I have spent much of my day today shopping for and preparing my family's recipe for Sunday Sauce, more properly a meat ragu that simmers for several hours, filling the house with a smell so familiar I can conjure it from memory.

What some families (but not ours!) call "gravy" is a dish with as many variations as there are people with vowels on the ends of their names. But what's common to all of us who make it is continuing a tradition that began with our grandmothers and great-grandmothers. My version usually contains meatballs, some form of pork, and either beef or a specialty meat like sausage or brasciole.

My homemade Italian sauce. The meatballs do their own version of la tarantella around the edge of the pot.

When I was young, Sunday meant the unmistakable scents of onion and garlic cooking as the base of my mom's sauce. When my boys were little, a big batch of sauce was an economy: once those containers were filled, they provided at least a dozen dinners for our family of five. And despite how fussy young children can be, my kids never turned up their noses at a meatball.

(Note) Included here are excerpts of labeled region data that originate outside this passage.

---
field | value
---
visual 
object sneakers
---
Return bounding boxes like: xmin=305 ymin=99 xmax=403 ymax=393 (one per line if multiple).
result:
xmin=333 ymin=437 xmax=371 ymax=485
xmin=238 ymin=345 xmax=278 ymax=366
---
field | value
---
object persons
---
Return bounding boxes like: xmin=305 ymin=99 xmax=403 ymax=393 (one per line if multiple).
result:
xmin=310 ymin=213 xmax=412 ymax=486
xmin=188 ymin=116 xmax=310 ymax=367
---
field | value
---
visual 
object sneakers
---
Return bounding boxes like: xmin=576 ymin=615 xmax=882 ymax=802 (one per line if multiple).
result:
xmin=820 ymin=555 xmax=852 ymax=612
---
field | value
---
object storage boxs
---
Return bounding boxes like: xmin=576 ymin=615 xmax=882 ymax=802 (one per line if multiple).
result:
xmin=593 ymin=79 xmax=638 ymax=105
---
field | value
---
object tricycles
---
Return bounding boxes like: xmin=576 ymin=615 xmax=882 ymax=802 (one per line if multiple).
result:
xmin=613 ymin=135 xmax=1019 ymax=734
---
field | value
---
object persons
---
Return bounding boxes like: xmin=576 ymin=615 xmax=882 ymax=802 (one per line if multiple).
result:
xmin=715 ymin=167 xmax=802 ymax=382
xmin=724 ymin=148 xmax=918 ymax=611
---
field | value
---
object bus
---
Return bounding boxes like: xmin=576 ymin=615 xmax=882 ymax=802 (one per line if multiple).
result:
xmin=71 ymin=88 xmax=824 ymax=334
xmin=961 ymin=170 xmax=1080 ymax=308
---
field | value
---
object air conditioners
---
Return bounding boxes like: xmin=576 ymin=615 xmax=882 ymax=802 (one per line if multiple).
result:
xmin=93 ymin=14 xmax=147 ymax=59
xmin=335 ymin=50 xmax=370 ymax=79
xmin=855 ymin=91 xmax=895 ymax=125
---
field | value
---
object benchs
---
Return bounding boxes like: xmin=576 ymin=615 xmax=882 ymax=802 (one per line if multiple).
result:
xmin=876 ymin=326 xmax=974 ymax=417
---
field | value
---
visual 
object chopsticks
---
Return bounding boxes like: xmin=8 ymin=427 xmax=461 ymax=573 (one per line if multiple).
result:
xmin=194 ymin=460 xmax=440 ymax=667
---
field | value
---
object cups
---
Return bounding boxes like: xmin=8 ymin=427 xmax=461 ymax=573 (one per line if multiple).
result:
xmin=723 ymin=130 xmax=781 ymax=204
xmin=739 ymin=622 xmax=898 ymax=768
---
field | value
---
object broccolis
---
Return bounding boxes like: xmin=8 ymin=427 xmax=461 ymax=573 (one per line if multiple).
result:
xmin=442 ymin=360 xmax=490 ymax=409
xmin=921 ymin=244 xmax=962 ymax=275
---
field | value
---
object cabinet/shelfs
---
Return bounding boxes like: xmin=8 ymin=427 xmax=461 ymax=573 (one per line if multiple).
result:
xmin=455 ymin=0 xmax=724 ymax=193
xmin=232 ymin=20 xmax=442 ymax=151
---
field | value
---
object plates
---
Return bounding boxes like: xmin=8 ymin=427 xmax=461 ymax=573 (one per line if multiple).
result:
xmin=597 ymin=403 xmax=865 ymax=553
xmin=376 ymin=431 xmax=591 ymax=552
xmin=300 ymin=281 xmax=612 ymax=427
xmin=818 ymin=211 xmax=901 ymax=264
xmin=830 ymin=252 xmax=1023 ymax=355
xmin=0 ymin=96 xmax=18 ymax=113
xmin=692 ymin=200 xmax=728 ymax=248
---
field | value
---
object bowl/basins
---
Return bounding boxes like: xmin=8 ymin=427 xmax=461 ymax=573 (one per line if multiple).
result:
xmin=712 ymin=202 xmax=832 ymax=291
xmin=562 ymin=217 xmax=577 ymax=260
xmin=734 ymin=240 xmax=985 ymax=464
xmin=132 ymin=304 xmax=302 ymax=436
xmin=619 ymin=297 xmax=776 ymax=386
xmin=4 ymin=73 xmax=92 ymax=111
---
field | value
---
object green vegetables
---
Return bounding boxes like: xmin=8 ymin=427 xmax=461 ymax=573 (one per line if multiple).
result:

I make Sunday sauce infrequently these days, but spring break is upon us, and I'll soon have three young men to feed. So I took out the big stock pot, mixed up the meatballs, chopped the onion and garlic, and set it all to simmering on this chilly, rainy Sunday. In another hour or so, the flavors will be blended and the meat will be tender. When the kids arrive, they'll take one sniff and know they're home.